START Extracted information

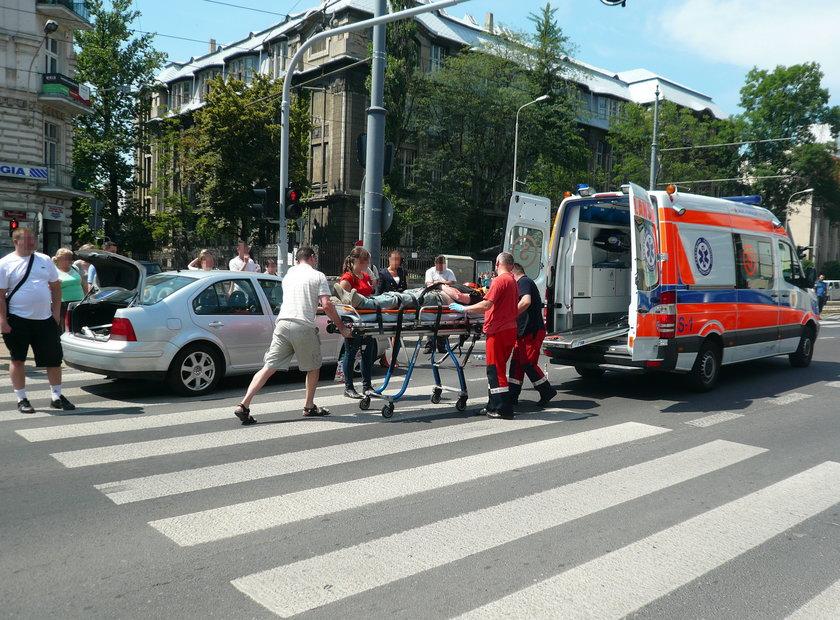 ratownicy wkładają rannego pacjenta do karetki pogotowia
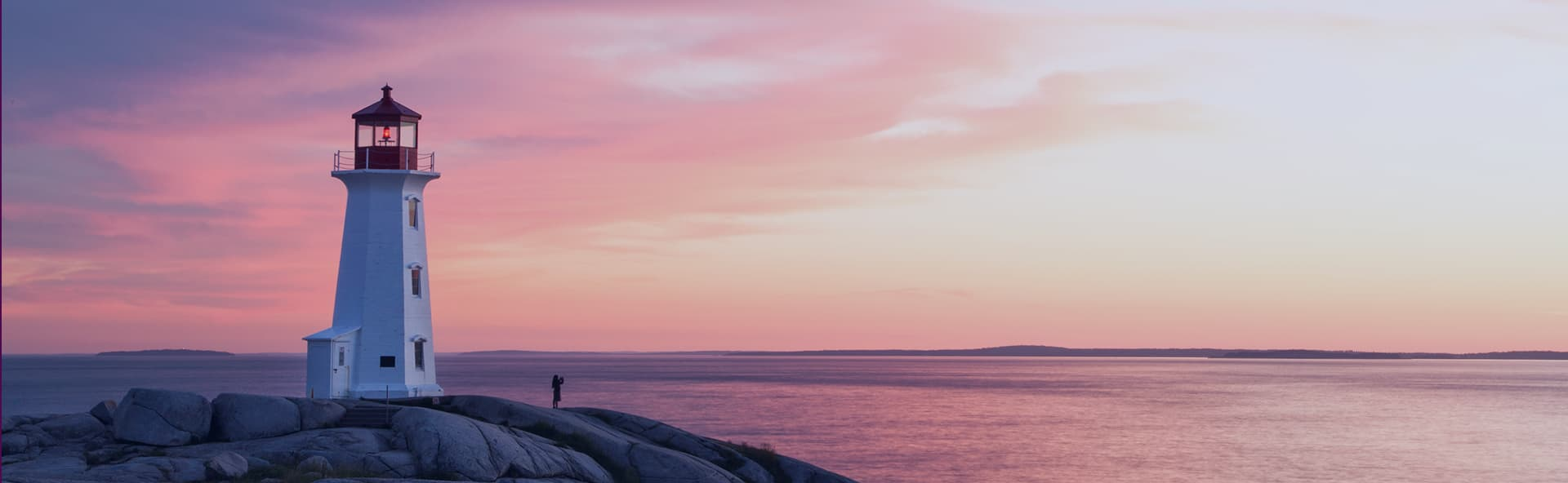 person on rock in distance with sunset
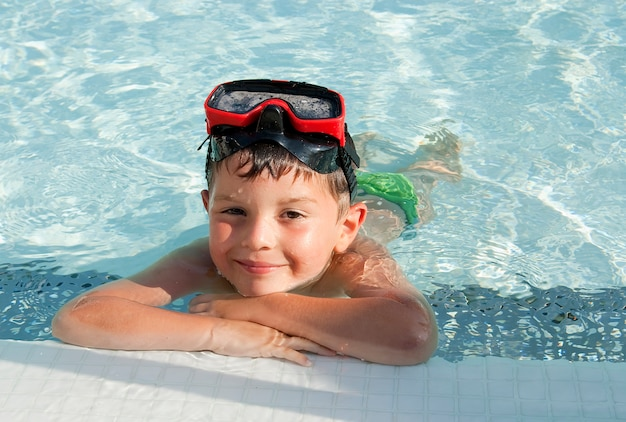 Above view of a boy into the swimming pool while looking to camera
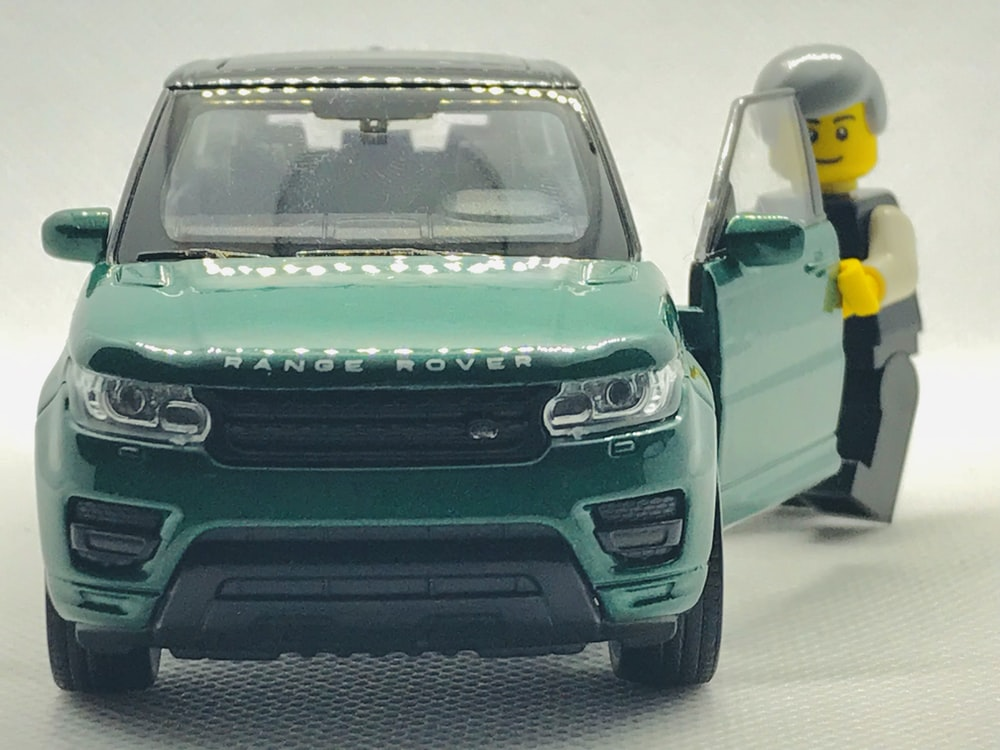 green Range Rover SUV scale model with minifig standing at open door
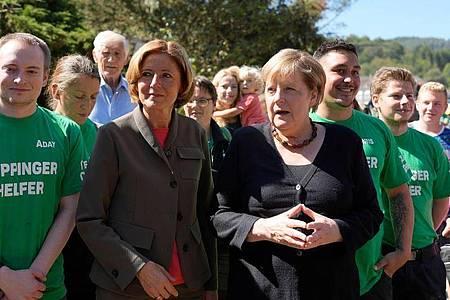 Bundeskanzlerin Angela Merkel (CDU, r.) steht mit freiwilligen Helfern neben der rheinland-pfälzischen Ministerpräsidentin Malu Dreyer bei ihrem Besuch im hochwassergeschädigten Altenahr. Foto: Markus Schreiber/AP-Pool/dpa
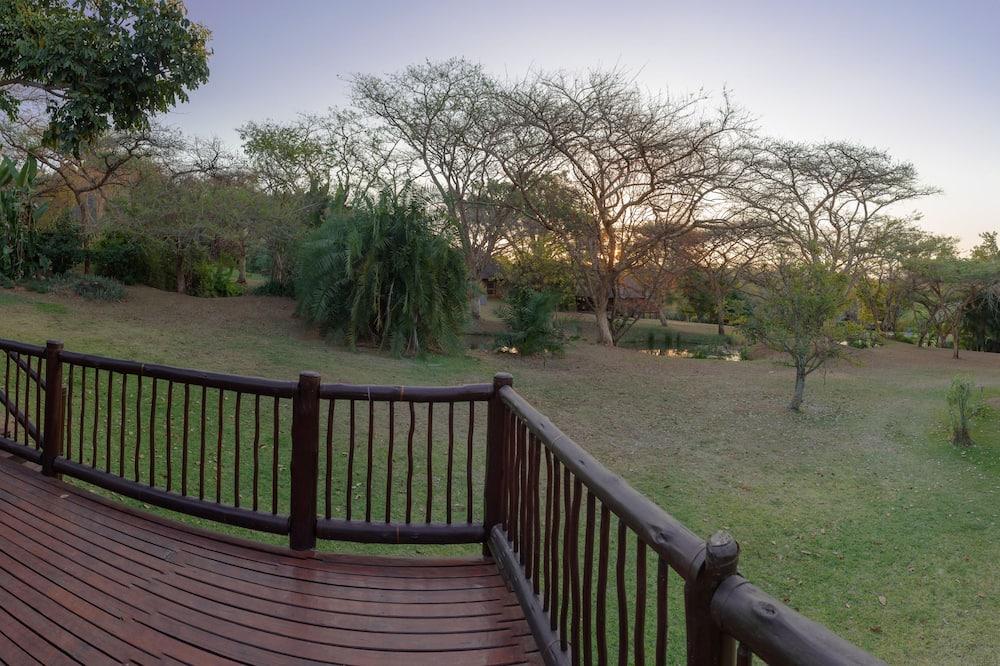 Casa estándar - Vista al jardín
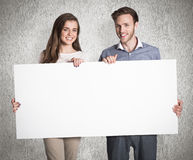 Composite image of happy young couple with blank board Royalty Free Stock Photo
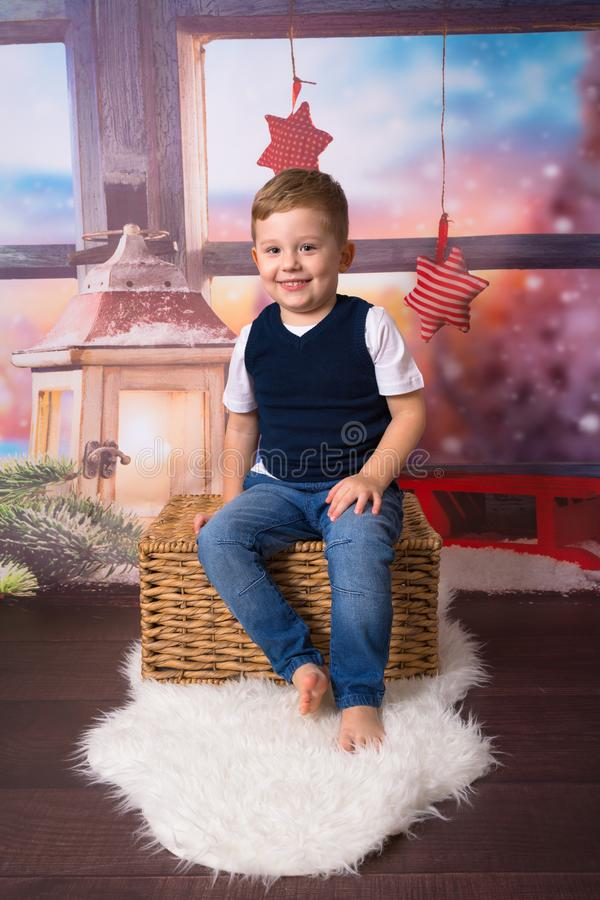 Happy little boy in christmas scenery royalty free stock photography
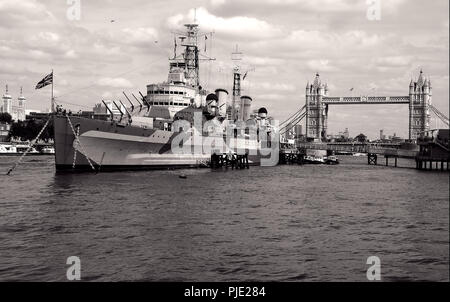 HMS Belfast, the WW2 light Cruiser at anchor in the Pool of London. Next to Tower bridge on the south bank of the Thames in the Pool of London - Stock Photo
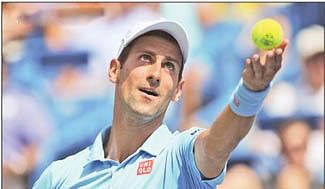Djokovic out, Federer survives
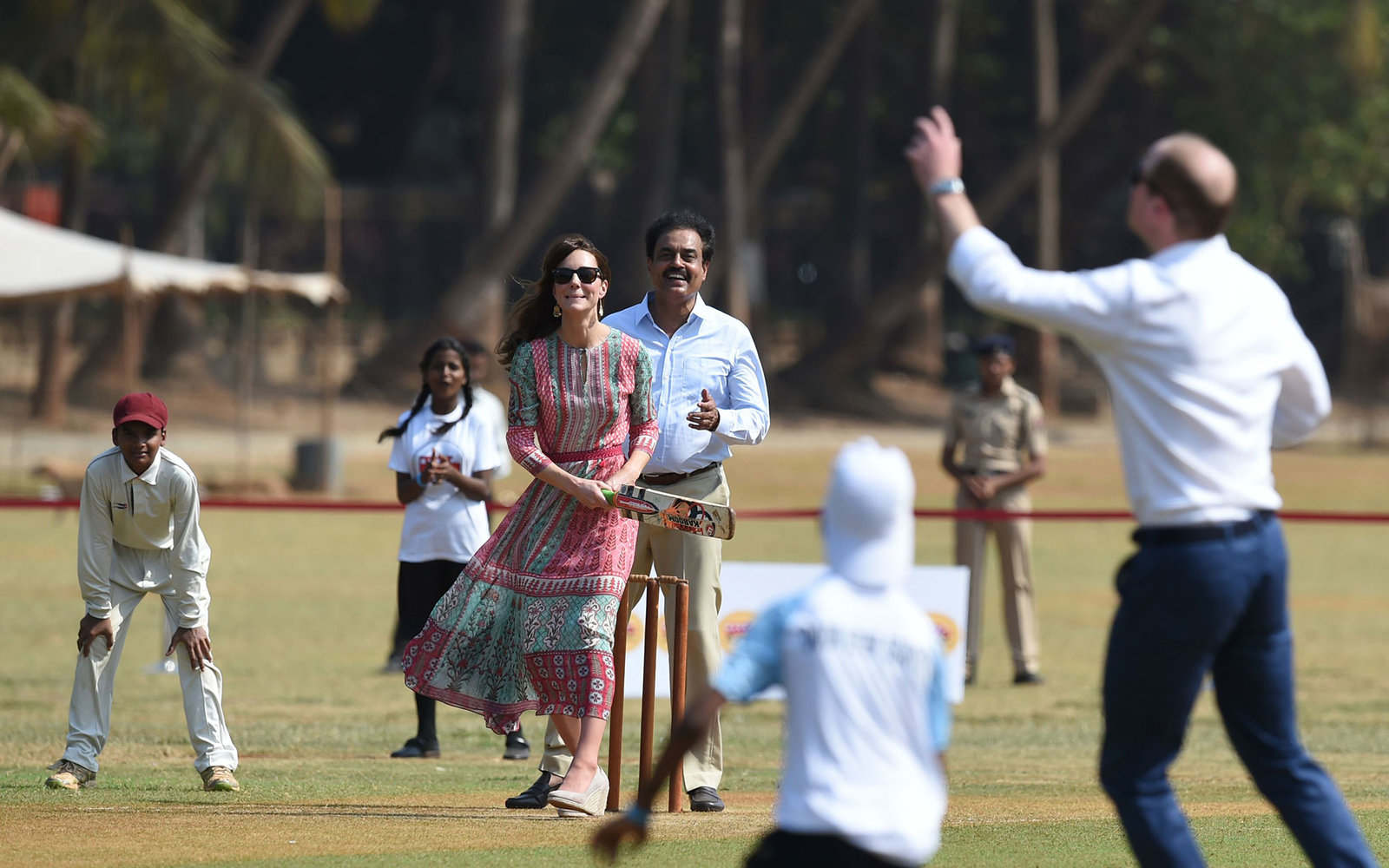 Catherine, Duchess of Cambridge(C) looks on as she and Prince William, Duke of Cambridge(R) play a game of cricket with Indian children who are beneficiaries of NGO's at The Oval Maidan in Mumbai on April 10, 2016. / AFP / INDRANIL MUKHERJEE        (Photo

END Extracted information

Recopy the whole listing above precisely, excluding images.

 ratownicy wkładają rannego pacjenta do karetki pogotowia
 person on rock in distance with sunset
 Above view of a boy into the swimming pool while looking to camera
 green Range Rover SUV scale model with minifig standing at open door
 Bundeskanzlerin Angela Merkel (CDU, r.) steht mit freiwilligen Helfern neben der rheinland-pfälzischen Ministerpräsidentin Malu Dreyer bei ihrem Besuch im hochwassergeschädigten Altenahr. Foto: Markus Schreiber/AP-Pool/dpa
 Casa estándar - Vista al jardín
 Composite image of happy young couple with blank board Royalty Free Stock Photo
 Happy little boy in christmas scenery royalty free stock photography
 HMS Belfast, the WW2 light Cruiser at anchor in the Pool of London. Next to Tower bridge on the south bank of the Thames in the Pool of London - Stock Photo
Djokovic out, Federer survives
 Catherine, Duchess of Cambridge(C) looks on as she and Prince William, Duke of Cambridge(R) play a game of cricket with Indian children who are beneficiaries of NGO's at The Oval Maidan in Mumbai on April 10, 2016. / AFP / INDRANIL MUKHERJEE        (Photo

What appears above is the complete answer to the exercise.